A shader is a set of algorithms that determines the
appearance of a 3D object’s surface. Shaders are
particularly useful for applying complex changes to a
material.
Consumer Patch
visually represents a property of a material, like its position or scale. Usually appears at the end of a graph to specify how the material appears in the effect.
Texture Asset
a producer patch that applies a texture to the material.
Blend
blends two colors or textures together.
Color Space
outputs a texture’s RGB, HSV, and HSL color values. Useful for isolating the color values to change the texture’s appearance.
Composition
outputs two combined functions as a single data stream.
Fallback
automatically outputs a fallback value when you disconnect the main value.

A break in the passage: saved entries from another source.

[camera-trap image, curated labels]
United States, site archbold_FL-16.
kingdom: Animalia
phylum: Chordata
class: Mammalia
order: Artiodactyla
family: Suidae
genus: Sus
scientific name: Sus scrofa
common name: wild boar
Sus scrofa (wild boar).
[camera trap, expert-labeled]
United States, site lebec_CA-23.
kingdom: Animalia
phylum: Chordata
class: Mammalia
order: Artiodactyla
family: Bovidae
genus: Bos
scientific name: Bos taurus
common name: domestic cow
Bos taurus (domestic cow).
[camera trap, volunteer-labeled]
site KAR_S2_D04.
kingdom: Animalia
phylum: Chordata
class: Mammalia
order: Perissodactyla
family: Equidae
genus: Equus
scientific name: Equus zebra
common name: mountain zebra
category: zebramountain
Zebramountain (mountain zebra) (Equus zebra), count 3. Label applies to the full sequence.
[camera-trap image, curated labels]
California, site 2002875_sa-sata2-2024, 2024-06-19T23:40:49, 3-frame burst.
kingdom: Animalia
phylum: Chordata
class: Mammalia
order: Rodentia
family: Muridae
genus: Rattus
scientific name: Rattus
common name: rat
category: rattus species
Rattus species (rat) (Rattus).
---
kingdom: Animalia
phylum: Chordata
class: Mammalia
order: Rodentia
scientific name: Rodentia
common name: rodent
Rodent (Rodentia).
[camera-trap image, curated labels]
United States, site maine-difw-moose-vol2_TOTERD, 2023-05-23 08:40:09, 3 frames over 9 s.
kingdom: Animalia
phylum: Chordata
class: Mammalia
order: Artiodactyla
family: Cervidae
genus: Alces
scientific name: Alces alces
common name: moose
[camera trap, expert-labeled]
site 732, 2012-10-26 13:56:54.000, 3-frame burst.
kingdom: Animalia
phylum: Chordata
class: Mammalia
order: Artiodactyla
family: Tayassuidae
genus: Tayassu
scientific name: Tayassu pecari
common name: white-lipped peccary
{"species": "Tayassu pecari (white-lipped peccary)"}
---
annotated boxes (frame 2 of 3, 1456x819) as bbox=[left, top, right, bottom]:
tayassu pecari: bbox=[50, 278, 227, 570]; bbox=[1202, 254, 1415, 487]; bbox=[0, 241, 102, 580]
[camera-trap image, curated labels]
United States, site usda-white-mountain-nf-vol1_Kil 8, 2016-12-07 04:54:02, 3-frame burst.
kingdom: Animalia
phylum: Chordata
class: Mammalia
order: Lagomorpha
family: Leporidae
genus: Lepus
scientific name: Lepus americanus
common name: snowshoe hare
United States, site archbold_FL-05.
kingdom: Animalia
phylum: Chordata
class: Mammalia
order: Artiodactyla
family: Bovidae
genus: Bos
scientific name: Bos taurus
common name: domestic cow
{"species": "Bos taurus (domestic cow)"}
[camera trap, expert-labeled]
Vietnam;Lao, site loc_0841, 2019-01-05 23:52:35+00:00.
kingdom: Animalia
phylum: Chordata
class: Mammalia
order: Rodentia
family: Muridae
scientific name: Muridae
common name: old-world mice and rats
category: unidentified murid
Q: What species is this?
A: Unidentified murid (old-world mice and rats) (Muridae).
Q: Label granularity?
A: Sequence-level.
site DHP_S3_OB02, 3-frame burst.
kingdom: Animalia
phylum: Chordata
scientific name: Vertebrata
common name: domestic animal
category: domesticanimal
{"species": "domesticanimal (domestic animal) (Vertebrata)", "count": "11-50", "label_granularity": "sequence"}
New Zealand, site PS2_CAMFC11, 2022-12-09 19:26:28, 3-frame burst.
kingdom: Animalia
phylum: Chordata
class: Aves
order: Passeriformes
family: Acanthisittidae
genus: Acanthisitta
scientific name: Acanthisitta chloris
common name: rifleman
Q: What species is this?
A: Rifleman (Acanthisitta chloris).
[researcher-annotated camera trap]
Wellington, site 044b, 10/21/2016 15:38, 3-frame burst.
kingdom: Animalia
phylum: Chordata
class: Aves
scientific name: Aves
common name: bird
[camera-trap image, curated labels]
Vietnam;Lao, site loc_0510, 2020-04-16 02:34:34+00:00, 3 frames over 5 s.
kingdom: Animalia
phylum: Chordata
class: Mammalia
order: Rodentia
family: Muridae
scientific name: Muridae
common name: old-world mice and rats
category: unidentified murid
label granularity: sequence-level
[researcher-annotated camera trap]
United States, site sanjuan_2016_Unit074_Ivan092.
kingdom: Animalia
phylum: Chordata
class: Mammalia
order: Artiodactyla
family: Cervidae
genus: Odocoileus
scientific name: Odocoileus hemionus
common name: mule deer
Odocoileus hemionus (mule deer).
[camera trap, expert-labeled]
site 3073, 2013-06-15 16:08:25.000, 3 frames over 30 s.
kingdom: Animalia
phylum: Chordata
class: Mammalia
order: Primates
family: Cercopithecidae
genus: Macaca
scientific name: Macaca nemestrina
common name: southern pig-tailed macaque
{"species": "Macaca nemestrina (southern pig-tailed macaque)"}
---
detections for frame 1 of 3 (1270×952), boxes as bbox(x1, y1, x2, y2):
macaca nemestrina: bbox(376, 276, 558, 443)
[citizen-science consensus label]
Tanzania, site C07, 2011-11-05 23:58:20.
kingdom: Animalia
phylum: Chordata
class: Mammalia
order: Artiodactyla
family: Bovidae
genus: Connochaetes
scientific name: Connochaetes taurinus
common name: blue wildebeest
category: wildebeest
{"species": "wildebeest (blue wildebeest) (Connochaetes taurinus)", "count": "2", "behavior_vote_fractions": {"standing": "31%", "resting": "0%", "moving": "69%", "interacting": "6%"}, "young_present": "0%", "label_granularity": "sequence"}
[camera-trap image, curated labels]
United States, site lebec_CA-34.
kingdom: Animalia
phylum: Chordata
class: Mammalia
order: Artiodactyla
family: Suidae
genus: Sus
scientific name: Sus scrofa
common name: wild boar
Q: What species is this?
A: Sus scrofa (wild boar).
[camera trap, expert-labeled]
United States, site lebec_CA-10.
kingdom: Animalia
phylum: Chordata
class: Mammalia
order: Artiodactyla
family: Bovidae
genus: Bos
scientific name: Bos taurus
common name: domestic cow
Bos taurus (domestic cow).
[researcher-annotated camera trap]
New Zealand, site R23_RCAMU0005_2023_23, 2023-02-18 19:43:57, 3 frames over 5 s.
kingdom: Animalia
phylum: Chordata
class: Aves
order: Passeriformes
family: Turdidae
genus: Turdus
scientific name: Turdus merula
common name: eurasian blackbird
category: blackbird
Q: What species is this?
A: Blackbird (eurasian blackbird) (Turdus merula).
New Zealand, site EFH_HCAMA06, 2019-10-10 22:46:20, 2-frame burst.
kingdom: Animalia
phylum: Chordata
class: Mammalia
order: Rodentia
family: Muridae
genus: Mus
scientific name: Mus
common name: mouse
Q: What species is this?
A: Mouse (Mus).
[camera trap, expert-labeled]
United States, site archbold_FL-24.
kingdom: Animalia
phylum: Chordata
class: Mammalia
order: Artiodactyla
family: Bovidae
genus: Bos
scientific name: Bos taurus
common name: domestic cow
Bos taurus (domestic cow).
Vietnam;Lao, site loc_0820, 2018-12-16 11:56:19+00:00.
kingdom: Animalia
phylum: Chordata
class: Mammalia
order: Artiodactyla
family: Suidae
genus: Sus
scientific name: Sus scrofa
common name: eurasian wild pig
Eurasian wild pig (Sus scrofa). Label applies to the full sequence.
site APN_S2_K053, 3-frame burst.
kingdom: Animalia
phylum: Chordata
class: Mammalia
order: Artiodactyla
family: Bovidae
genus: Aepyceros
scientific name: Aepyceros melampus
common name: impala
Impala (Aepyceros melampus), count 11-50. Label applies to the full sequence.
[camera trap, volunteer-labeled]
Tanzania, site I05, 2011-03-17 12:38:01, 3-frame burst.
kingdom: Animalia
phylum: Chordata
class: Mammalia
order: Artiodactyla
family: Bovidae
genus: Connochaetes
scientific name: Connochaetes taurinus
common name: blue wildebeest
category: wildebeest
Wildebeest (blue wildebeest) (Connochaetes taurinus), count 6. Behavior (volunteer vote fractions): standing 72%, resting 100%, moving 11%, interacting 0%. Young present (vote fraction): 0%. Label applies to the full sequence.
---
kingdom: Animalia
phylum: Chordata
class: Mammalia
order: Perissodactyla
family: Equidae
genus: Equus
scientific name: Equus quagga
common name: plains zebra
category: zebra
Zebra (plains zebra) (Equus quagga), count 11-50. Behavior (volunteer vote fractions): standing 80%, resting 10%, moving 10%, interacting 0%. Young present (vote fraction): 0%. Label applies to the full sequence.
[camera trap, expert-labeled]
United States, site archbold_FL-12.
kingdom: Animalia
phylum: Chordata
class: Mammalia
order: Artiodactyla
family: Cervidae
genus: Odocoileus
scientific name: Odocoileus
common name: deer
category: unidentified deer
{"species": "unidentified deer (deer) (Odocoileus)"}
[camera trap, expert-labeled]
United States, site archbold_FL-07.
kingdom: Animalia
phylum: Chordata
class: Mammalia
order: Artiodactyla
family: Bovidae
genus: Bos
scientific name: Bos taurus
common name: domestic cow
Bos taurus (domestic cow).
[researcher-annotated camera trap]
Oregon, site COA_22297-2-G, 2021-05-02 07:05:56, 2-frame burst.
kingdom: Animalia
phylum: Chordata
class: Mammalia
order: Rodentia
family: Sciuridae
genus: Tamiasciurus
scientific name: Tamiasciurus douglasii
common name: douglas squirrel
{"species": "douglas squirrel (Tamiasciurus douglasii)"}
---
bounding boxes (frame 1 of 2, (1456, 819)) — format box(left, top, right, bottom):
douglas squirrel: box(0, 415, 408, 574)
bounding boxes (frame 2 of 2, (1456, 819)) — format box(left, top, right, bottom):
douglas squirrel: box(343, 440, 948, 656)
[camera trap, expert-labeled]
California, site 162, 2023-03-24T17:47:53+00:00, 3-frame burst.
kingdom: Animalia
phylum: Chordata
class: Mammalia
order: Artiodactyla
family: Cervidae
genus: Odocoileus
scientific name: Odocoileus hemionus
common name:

For example, a color could be used as a fallback value for an image.
Fragment Stage
processes each fragment in a texture individually instead of processing a texture at the vertices.
Function
used as an identity function. It always returns the same value as its argument
Gradient
creates a grayscale gradient. Can be used with a Mix patch to create a color gradient.
Gradient Step
defines each color you want to use in a color gradient. Use this patch multiple times to add multiple colors.
Render Target Size
outputs the render target size. Useful for building effects using shaders requiring the exact pixel size, like pixel blurring.
Shader Derivative
captures standard derivatives
Texture Sampler
samples a texture at the specified coordinates.
Texture Transform
used with a 2D Transform Pack patch to scale, rotate, pivot and reposition a 2D texture on a 2D or 3D object.